NATIONAL EFFORTS

In COP30 year, Landless Rural Workers' Movement gathers in Belém to plan 2025 actions

The meeting is happening this week in the capital of Pará to discuss relations with the government

Translated by: Ana Paula Rocha

Brasil de Fato | São Paulo |
Meeting of the National Coordination of the Landless Rural Workers’ Movement (MST, in Portuguese), in Belém, Pará capital: around 400 directors attended the event. - Foto: Divulgação/MST

The Landless Rural Workers' Movement (MST, in Portuguese) is meeting in Belém, the capital of the state of Pará, between Monday (20) and Friday (24), for the national coordination meeting, an annual event held every January. The aim is to plan the movement's actions for 2025 in the city that will host COP30. The topics to be discussed also include the agrarian and ministerial reforms under the government of Luiz Inácio Lula da Silva, taxation of the super-rich taxation and attacks on settlements. Around 400 leaders have gathered for the event.

This is the first time the meeting has been held in the Amazon region, explains João Paulo Rodrigues, from the MST's national leadership. “This is the moment for the movement to update its political stands on environmental policy and how we're going to behave with the many initiatives underway, such as renewable energies, the carbon credit issue, the tree planting campaign and, in particular, COP30,” he detailed.

Regarding agrarian reform, the mission will be to define a calendar for a national mobilization and negotiations with Lula, scheduled to happen in February. Violence in the countryside will also be addressed, focusing on the recent Tremembé massacre, which resulted in the murder of two activists in the Olga Benário Settlement, in the state of São Paulo, on January 10.

“We are surprised by the amount of conflicts in settlement areas that have already been conquered. Bolsonarism has had a very bad effect on the titling debate and has become a focus of dispute in the legal reserve areas and even in the settlements,” says Rodrigues, who demands ‘much more force’ in the actions of agencies such as the National Institute for Colonization and Agrarian Reform (INCRA, in Portuguese), the Attorney General's Office and the Federal Police.

“The government needs to do much more to preserve the areas conquered by landless workers, quilombolas and Indigenous peoples. In other words, land continues to be a major dispute in Brazil, and the MST is deeply sad by the murder of two of our activists in the Paraíba Valley during a cowardly attack last week.”

Political dispute

About the ministerial reform, Rodrigues is asking Lula for a signal about which ministers will represent the progressive spectrum and social agendas between 2025 and 2026, to lay the groundwork for 2026, Brazil’s next election year. “All the social areas of Lula's government need to present concrete initiatives so that we can have a better discourse. I don't think we can solve it just by changing ministers. We need to solve the budget issue,” he says.
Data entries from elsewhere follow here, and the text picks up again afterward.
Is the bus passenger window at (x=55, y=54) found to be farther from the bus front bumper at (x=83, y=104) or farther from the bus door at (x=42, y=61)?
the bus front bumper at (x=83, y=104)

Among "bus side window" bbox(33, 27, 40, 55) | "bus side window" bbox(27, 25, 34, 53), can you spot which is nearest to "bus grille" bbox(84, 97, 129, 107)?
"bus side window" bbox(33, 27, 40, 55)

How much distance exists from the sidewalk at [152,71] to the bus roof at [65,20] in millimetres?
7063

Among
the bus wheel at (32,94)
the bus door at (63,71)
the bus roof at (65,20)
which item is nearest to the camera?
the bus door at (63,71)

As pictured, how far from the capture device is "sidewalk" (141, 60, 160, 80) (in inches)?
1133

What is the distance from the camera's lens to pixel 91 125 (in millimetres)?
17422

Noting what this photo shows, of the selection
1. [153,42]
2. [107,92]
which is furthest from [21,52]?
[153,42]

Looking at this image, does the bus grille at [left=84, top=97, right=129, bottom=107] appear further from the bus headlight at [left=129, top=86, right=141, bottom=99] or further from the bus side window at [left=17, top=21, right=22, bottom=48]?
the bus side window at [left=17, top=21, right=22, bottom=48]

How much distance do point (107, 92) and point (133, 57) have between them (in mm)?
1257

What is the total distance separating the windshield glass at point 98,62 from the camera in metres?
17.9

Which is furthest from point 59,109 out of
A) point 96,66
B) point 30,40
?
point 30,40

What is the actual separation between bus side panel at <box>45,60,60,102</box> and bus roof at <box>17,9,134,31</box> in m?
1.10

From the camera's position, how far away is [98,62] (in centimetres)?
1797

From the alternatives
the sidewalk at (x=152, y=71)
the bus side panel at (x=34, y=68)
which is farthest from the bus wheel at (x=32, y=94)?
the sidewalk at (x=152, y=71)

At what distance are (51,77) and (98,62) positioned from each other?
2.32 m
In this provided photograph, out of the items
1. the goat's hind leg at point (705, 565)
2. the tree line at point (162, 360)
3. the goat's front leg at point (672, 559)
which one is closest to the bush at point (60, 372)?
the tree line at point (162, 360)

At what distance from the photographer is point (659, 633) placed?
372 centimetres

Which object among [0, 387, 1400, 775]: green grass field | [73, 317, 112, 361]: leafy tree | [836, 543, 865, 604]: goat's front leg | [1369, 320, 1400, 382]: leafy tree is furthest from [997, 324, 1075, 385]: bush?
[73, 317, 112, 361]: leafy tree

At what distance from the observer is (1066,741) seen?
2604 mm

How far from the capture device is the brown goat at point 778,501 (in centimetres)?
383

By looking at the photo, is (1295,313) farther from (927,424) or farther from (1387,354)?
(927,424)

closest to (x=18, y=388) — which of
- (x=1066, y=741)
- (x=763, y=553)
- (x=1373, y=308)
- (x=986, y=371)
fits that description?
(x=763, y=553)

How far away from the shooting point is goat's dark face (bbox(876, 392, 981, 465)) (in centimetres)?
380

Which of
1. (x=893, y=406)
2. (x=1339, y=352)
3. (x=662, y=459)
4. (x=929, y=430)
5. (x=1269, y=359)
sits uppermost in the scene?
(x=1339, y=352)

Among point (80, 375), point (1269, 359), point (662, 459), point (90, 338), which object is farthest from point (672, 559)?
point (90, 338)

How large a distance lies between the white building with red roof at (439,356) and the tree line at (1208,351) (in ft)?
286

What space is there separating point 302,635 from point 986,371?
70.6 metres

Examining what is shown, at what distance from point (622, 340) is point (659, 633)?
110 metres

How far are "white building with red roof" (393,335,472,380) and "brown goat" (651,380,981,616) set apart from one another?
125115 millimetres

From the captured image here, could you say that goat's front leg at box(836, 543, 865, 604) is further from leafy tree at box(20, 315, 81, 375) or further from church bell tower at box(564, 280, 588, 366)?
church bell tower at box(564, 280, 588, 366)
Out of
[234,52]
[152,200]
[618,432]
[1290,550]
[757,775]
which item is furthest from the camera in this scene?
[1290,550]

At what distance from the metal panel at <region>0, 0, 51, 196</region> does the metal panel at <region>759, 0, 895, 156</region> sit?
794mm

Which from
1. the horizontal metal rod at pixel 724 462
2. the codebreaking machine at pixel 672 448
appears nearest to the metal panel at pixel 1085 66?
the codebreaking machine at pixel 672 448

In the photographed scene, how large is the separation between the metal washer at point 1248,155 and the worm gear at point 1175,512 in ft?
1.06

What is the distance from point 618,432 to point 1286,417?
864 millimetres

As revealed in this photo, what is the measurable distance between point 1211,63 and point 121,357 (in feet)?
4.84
Another priority is to define mobilizations of the working class and other sectors of society in defense of a national plebiscite for high-income taxation. The agenda has already been publicly defended on several occasions by Finance Minister Fernando Haddad, but the government has yet to progress on implementing the measure.

International issues, including the federal government's relationship with Venezuela and Palestine, will also feature at the meeting.